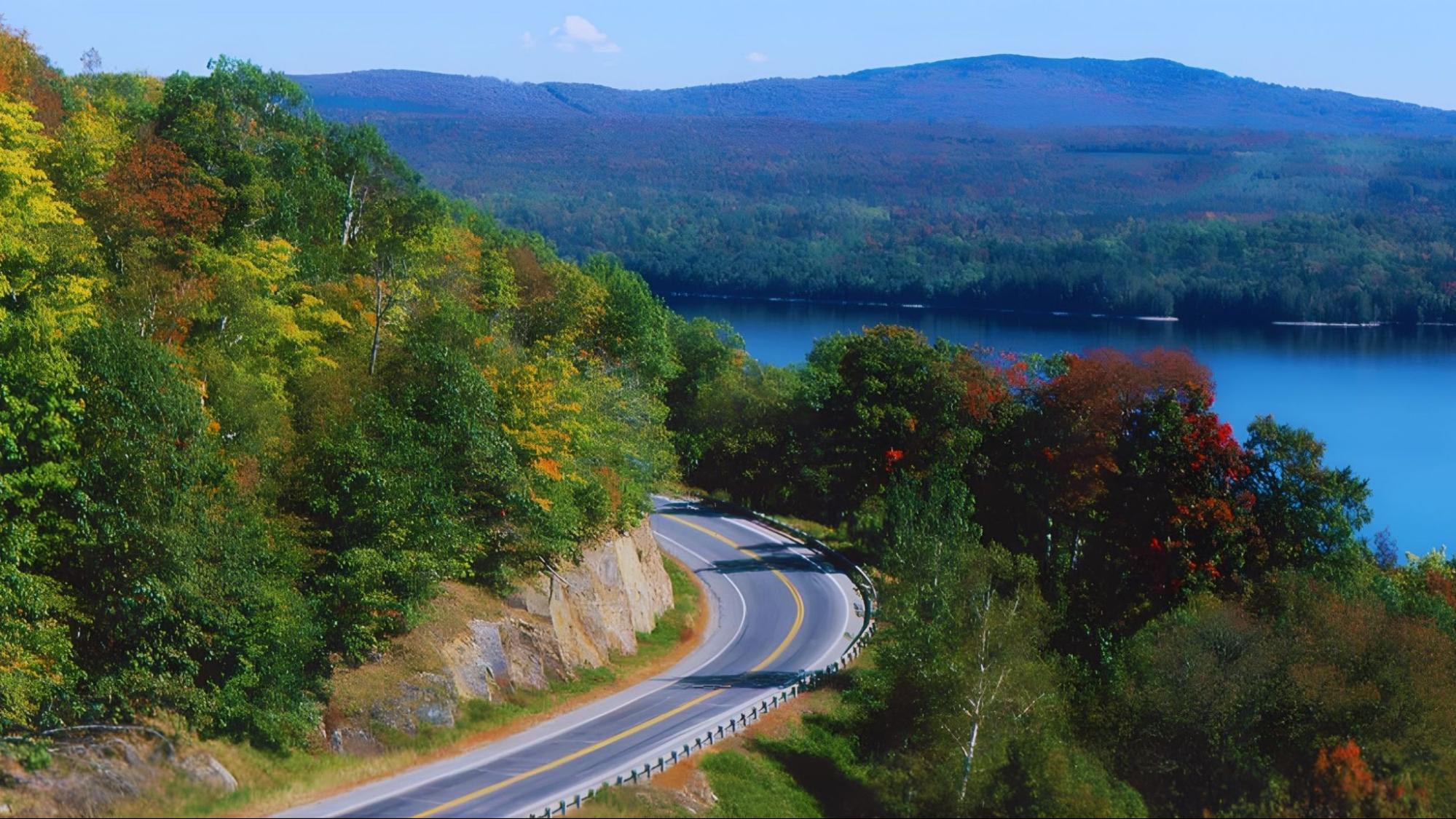 A winding road through mountains, surrounded by trees and a serene body of water, showcasing a picturesque landscape.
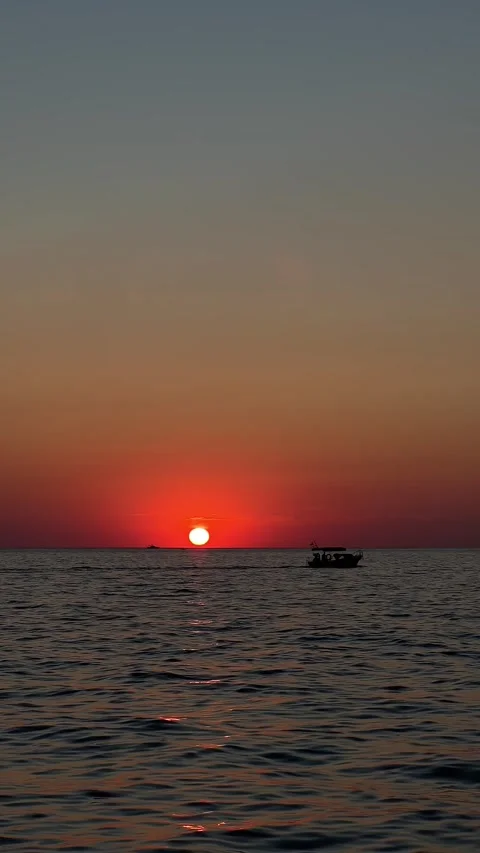 Sunset boat ride on sea waves, silhouette of boat against horizon Stock Footage 304879340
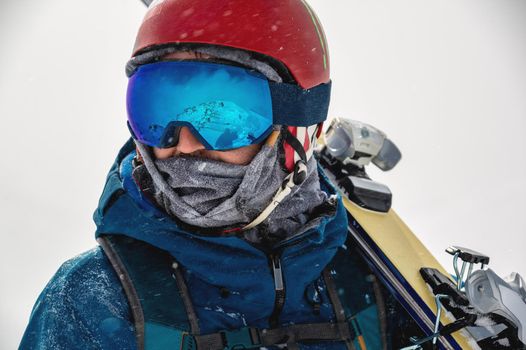 Closeup portrait of ski goggles of a man with reflection of snowy mountains. The mountain range is reflected in the ski mask. Portrait of a man in a ski resort against the backdrop of mountains and sky in a snow blizzard.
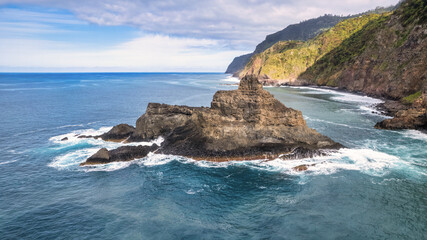 Obraz premium The majestic green mountains of Madeira rising above the crystal-clear, azure ocean; the natural beauty and wilderness of the island are breathtaking.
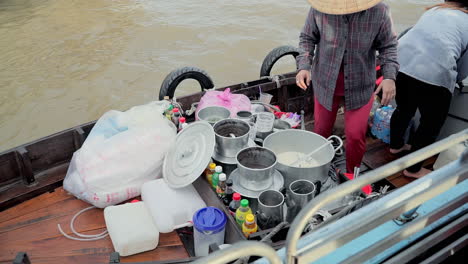 Water-vendor-boat-on-Can-Tho-floating-market,-selling-sweet-and-coffee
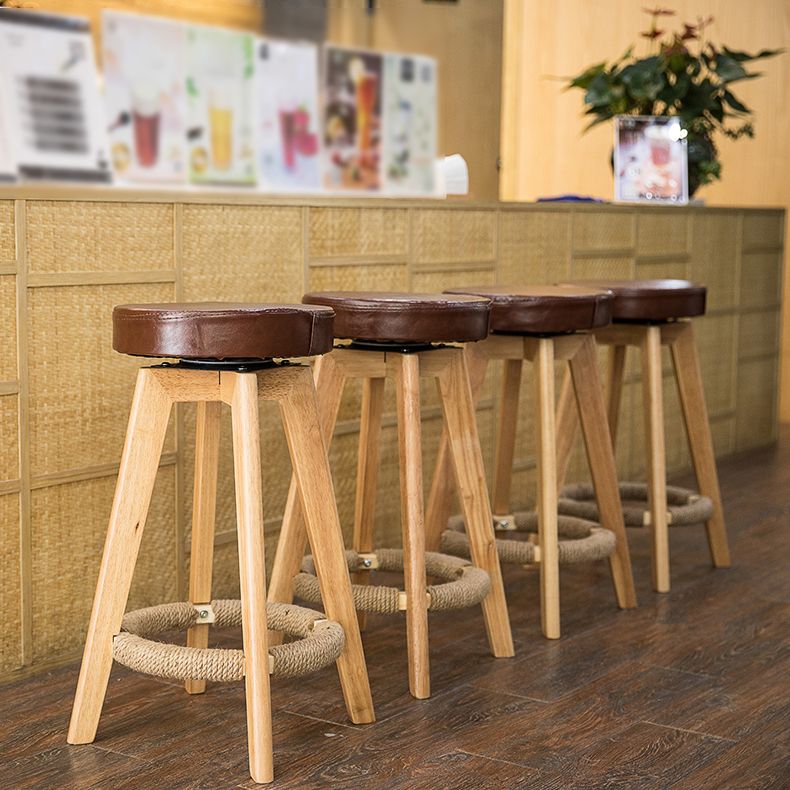 Modern Counter Bar Stool Armless Leather Bar Stool with Footrest and Swivel, Wood Base Clearhalo 'Bar Furniture' 'Bar Stools' 'bar_stools' 'furn' 'furn_bar_stools' 'furniture_bar_stools' 'Kitchen & Dining Furniture' 'kitchen&dining_furn' 'kitchen' 'kitchen_furn' Furniture' 1200x1200_fa58c325-f26d-4d36-8bcf-6a0a7ea9b16d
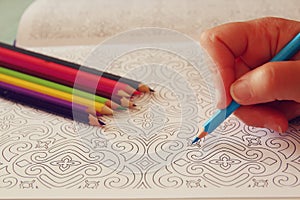 Adult coloring book trend, for stress relief. top view.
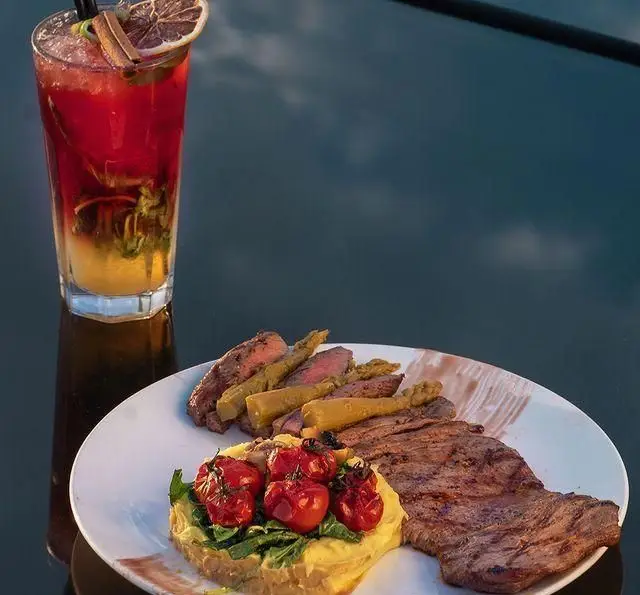 تجربه یک شام لوکس: استیک آبدار گریل شده با گارنیش مارچوبه و گوجه در کنار کوکتل تابستانی در کشتی رستوران رویال لانژ.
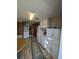 Laundry room with washer, dryer, and extra storage cabinets at 451 Home Park Rd, Venice, FL 34285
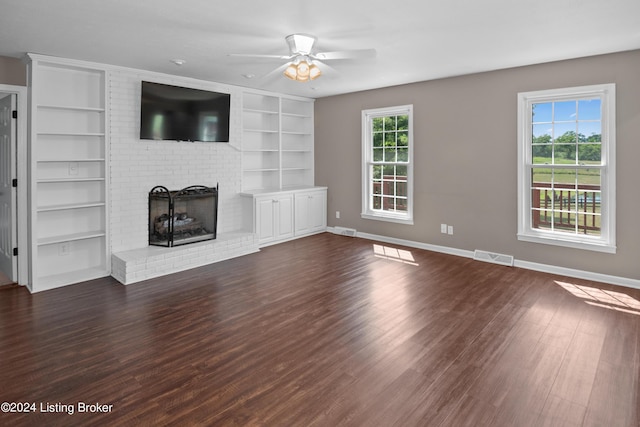 unfurnished living room featuring a brick fireplace, dark wood-type flooring, built in features, and ceiling fan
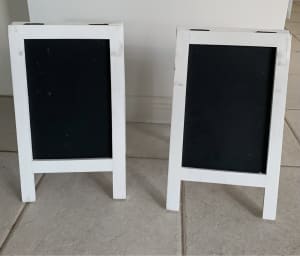 Small white timber framed blackboard signs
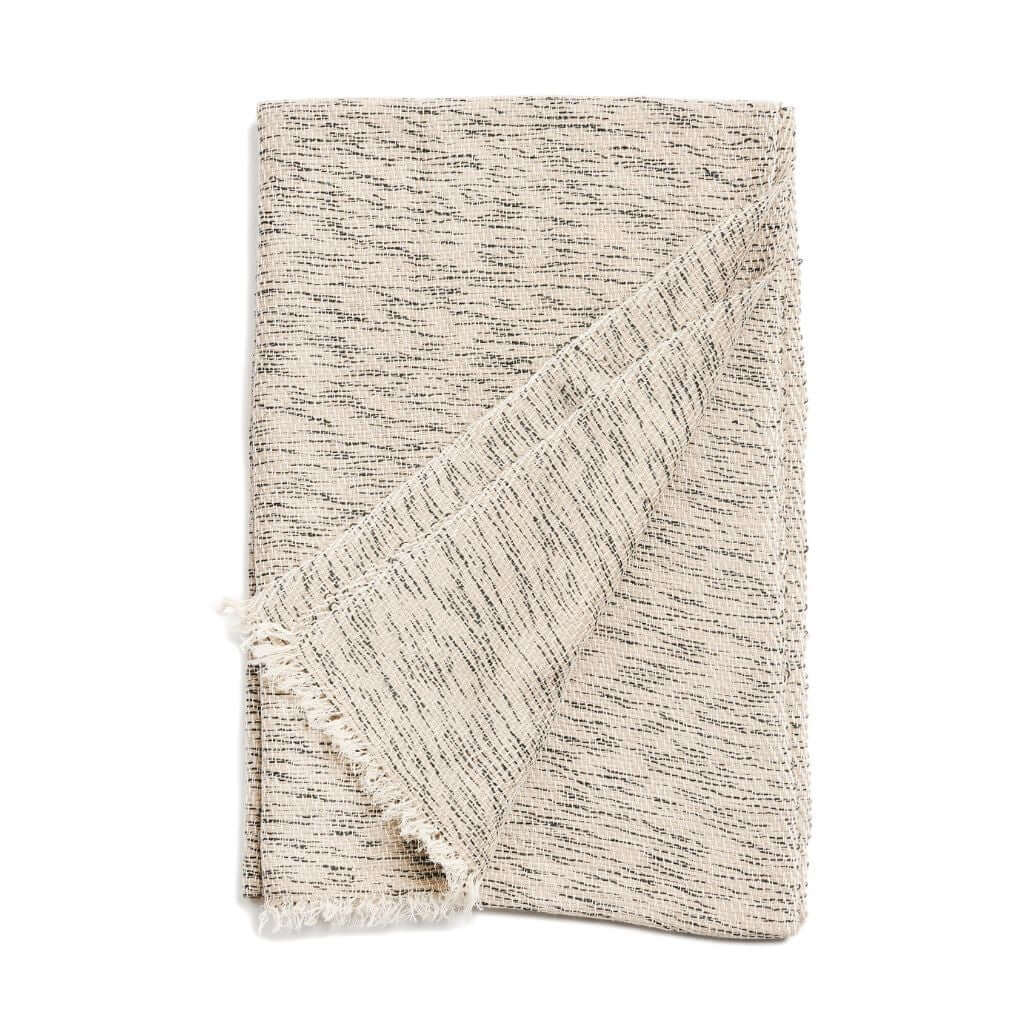 Folded neutral cashmere-merino scarf showing its fine dark flecks and short fringe.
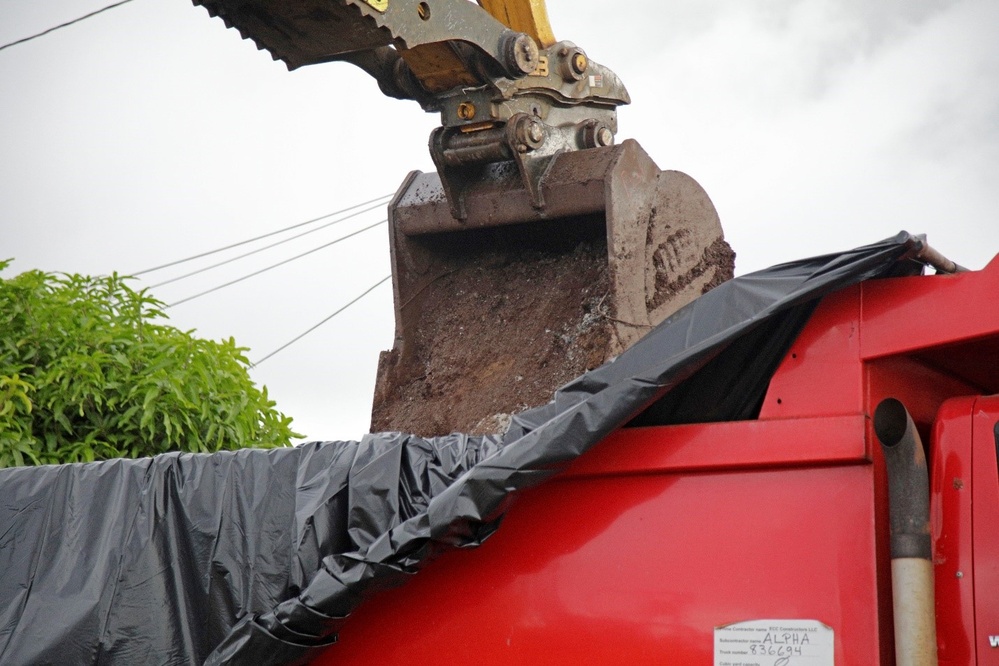 A bucket loads debris into a dump truck for transport to the Temporary Debris Storage site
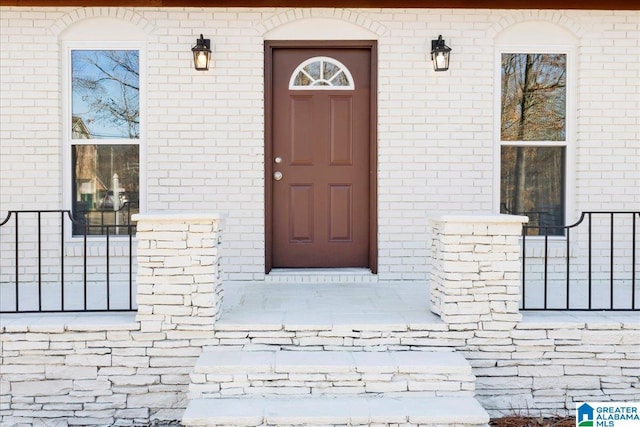 entrance to property featuring brick siding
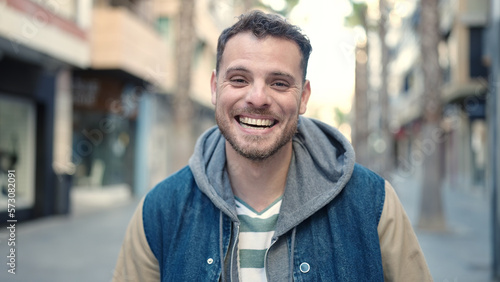 Young caucasian man smiling confident at street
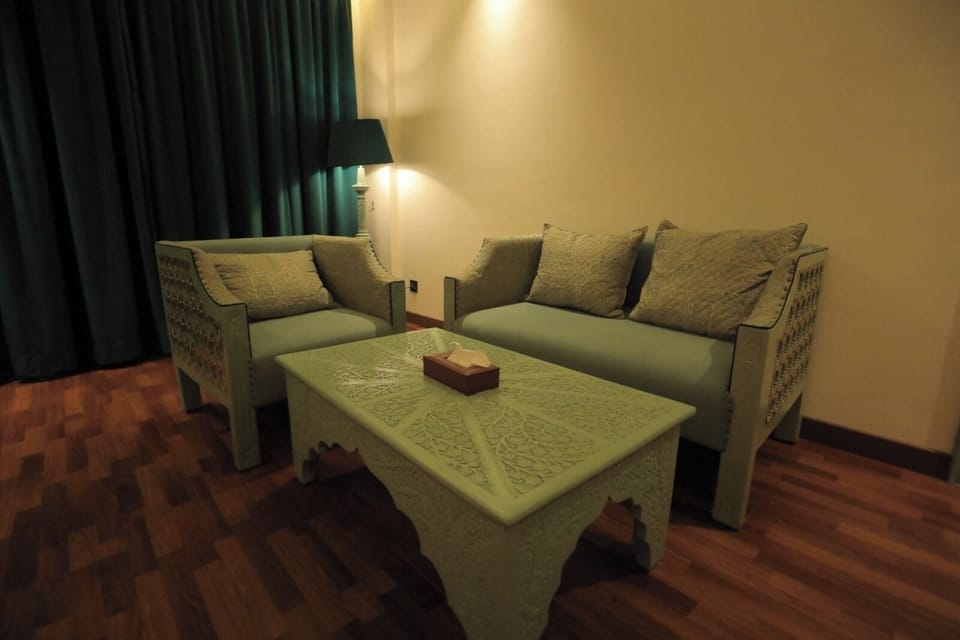Suite Room | Living area | 52-inch Smart TV with digital channels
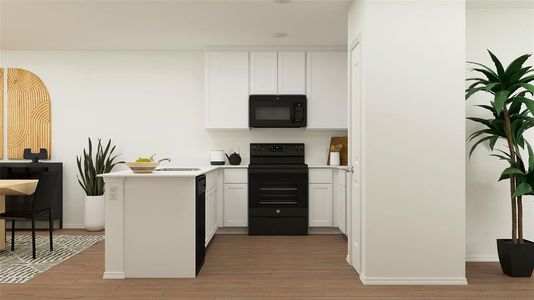 Kitchen featuring light hardwood / wood-style floors, white cabinets, kitchen peninsula, black appliances, and sink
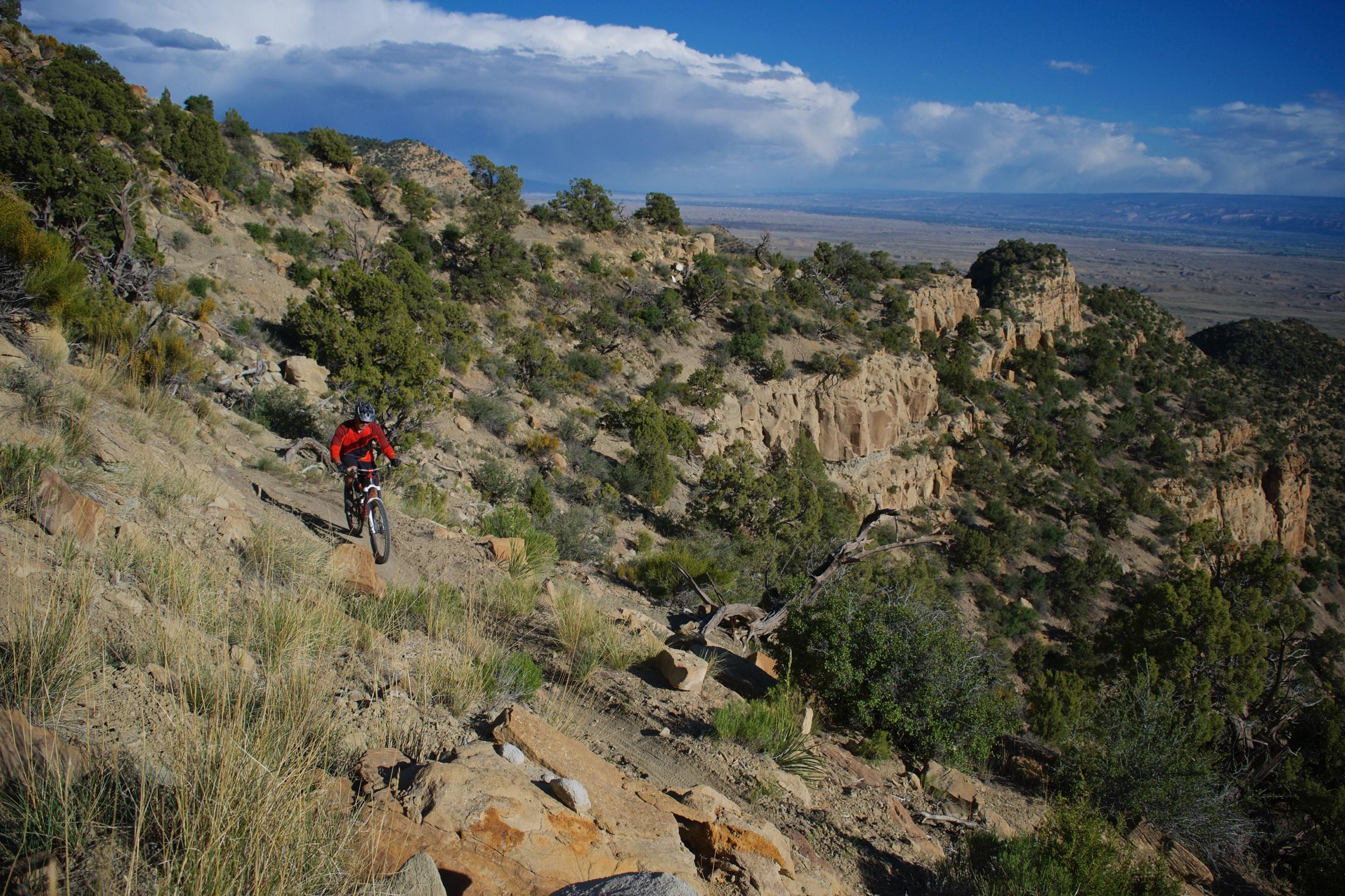 A mountain biker riding along a rugged trail on a hillside, surrounded by rocky terrain and sparse vegetation. In the background, a vast landscape stretches out under a blue sky with white clouds. Sarlacc mountain bike trail.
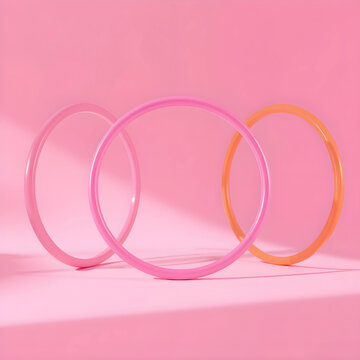Three colorful plastic hoops on pink background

------------------------------------------------

Directions for this task - In the records above, find the line with "A bucket loads" and the line with "Kitchen featuring light". Write out exactly those lines and every one between, with no pictures and no other lines.

Task result -
 A bucket loads debris into a dump truck for transport to the Temporary Debris Storage site
 entrance to property featuring brick siding
 Young caucasian man smiling confident at street
Suite Room | Living area | 52-inch Smart TV with digital channels
 Kitchen featuring light hardwood / wood-style floors, white cabinets, kitchen peninsula, black appliances, and sink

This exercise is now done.